Agent skill
ring:dev-chaos-testing
Gate 7 of development cycle - ensures chaos tests exist using Toxiproxy to verify graceful degradation under connection loss, latency, and partitions.
Install this agent skill to your Project
npx add-skill https://github.com/LerianStudio/ring/tree/main/dev-team/skills/dev-chaos-testing
SKILL.md
Dev Chaos Testing (Gate 7)
Overview
Ensure code handles failure conditions gracefully by injecting faults using Toxiproxy. Verify connection loss, latency, and network partitions don't cause crashes.
Core principle: All infrastructure fails. Chaos testing ensures your code handles it gracefully.
<block_condition>
- No chaos tests = FAIL
- Any dependency without failure test = FAIL
- Recovery not verified = FAIL
- System crashes on failure = FAIL </block_condition>
CRITICAL: Role Clarification
This skill ORCHESTRATES. QA Analyst Agent (chaos mode) EXECUTES.
| Who | Responsibility |
|---|---|
| This Skill | Gather requirements, dispatch agent, track iterations |
| QA Analyst Agent | Write chaos tests, setup Toxiproxy, verify recovery |
Standards Reference
MANDATORY: Load testing-chaos.md standards via WebFetch.
<fetch_required> https://raw.githubusercontent.com/LerianStudio/ring/main/dev-team/docs/standards/golang/testing-chaos.md </fetch_required>
Step 0: Detect External Dependencies (Auto-Detection)
MANDATORY: When external_dependencies is empty or not provided, scan the codebase to detect them automatically before validation.
if external_dependencies is empty or not provided:
detected_dependencies = []
1. Scan docker-compose.yml / docker-compose.yaml for service images:
- Grep tool: pattern "postgres" in docker-compose* files → add "postgres"

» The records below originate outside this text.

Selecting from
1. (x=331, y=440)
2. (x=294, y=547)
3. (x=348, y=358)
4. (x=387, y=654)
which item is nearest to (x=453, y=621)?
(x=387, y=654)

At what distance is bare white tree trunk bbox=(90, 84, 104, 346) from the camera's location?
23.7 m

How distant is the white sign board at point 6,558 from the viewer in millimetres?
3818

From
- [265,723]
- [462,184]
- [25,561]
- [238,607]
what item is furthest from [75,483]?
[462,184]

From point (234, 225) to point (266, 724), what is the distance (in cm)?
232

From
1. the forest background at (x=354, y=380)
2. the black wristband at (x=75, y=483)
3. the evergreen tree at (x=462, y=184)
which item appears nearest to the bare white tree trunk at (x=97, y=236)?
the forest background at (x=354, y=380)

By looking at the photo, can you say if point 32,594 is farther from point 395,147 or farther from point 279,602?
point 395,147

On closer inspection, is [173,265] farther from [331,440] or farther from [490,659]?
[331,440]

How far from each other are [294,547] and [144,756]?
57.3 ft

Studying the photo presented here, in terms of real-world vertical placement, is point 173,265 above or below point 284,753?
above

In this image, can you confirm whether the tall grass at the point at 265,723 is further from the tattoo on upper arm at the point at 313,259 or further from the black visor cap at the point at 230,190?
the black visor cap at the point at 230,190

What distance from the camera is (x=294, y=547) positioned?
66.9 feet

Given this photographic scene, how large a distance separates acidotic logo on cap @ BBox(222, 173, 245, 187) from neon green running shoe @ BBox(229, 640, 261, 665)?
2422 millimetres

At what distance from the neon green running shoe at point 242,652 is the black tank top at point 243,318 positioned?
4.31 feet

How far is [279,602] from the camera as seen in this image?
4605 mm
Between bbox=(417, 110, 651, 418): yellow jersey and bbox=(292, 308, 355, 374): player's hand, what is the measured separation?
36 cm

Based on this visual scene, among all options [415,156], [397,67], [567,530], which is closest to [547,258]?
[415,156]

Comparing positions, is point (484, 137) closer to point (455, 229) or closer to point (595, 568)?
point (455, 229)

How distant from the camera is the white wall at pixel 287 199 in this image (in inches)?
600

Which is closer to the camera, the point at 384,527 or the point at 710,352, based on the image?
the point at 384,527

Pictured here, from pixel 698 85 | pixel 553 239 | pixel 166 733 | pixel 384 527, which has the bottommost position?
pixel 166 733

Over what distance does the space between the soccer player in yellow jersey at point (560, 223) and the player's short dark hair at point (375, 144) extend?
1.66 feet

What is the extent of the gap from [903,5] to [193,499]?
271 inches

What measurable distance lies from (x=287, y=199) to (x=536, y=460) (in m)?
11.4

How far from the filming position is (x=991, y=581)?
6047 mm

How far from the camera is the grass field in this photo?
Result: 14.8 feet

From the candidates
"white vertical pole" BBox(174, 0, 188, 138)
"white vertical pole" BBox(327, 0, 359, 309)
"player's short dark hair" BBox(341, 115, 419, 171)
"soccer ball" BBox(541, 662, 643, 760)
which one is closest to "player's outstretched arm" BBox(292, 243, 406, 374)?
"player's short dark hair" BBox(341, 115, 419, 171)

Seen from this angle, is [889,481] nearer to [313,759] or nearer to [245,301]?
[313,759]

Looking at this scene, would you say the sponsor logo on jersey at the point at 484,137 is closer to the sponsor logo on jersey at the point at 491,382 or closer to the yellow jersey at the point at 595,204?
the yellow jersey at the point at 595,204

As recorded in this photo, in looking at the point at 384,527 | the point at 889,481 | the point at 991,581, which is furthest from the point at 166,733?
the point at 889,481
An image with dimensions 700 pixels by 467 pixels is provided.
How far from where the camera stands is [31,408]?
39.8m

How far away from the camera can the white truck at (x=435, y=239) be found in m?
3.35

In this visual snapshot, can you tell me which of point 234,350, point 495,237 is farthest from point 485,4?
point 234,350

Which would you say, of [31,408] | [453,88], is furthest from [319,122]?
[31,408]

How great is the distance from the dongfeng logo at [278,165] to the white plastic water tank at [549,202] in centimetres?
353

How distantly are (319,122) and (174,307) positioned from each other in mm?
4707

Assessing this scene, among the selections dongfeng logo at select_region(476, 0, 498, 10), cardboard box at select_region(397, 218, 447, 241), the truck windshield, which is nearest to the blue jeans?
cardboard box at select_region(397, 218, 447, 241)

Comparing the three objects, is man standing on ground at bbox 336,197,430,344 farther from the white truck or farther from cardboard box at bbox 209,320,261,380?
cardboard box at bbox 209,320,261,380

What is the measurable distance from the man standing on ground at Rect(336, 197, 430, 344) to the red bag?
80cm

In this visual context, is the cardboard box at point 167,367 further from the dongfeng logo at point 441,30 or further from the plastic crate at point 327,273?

- Grep tool: pattern "mongo" in docker-compose* files → add "mongodb"
- Grep tool: pattern "valkey" in docker-compose* files → add "valkey"
- Grep tool: pattern "redis" in docker-compose* files → add "redis"
- Grep tool: pattern "rabbitmq" in docker-compose* files → add "rabbitmq"
2. Scan dependency manifests:
if language == "go":
- Grep tool: pattern "github.com/lib/pq" in go.mod → add "postgres"
- Grep tool: pattern "github.com/jackc/pgx" in go.mod → add "postgres"
- Grep tool: pattern "go.mongodb.org/mongo-driver" in go.mod → add "mongodb"
- Grep tool: pattern "github.com/redis/go-redis" in go.mod → add "redis"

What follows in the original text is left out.